REQUIRED WORK:
Below are entries; output exactly the lines from the one with "Gap in the Canopy" to the one with "Planting molecular functions", both included, and nothing else.

PROVIDED INFORMATION:
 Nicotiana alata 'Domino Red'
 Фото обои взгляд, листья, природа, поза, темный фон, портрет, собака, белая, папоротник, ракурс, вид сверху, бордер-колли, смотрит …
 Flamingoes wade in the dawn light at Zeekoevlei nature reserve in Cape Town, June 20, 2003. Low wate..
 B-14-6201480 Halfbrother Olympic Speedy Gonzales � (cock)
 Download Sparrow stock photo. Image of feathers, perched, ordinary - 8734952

--

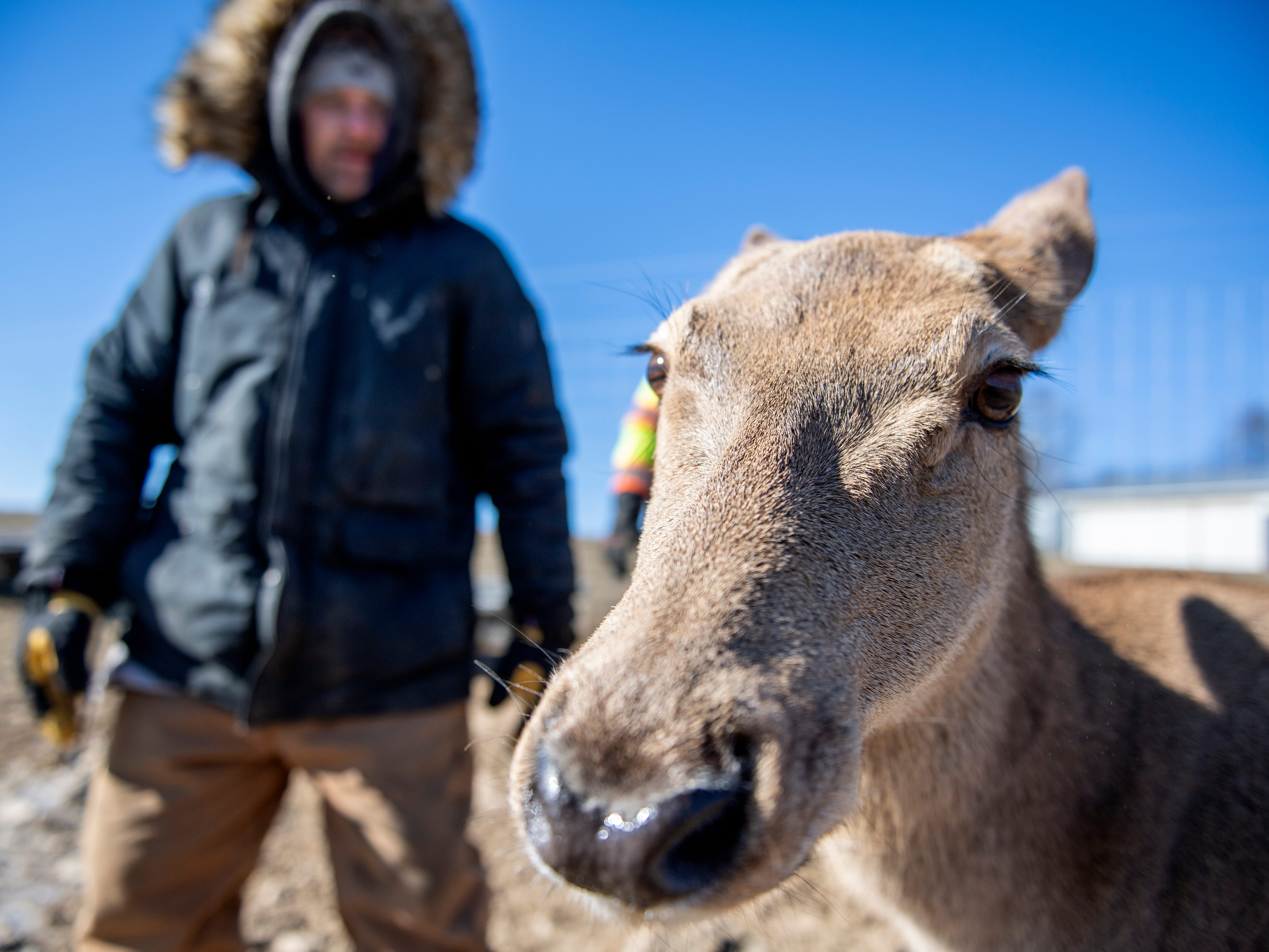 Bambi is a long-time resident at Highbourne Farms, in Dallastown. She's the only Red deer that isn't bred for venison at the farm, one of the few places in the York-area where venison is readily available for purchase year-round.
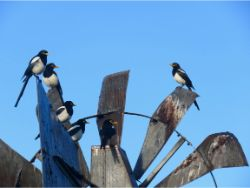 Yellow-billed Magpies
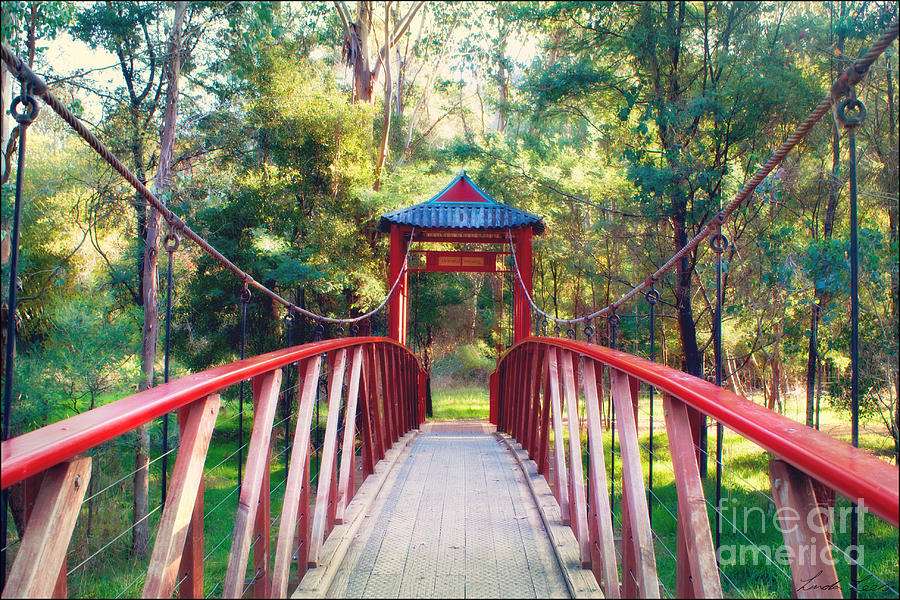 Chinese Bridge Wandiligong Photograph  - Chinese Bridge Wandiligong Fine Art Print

* * *

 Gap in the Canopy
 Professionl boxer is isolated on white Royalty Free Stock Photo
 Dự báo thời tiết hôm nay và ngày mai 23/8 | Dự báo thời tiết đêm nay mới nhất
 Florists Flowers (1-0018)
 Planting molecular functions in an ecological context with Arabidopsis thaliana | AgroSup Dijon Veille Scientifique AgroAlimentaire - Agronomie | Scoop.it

TASK SOLUTION:
 Gap in the Canopy
 Professionl boxer is isolated on white Royalty Free Stock Photo
 Dự báo thời tiết hôm nay và ngày mai 23/8 | Dự báo thời tiết đêm nay mới nhất
 Florists Flowers (1-0018)
 Planting molecular functions in an ecological context with Arabidopsis thaliana | AgroSup Dijon Veille Scientifique AgroAlimentaire - Agronomie | Scoop.it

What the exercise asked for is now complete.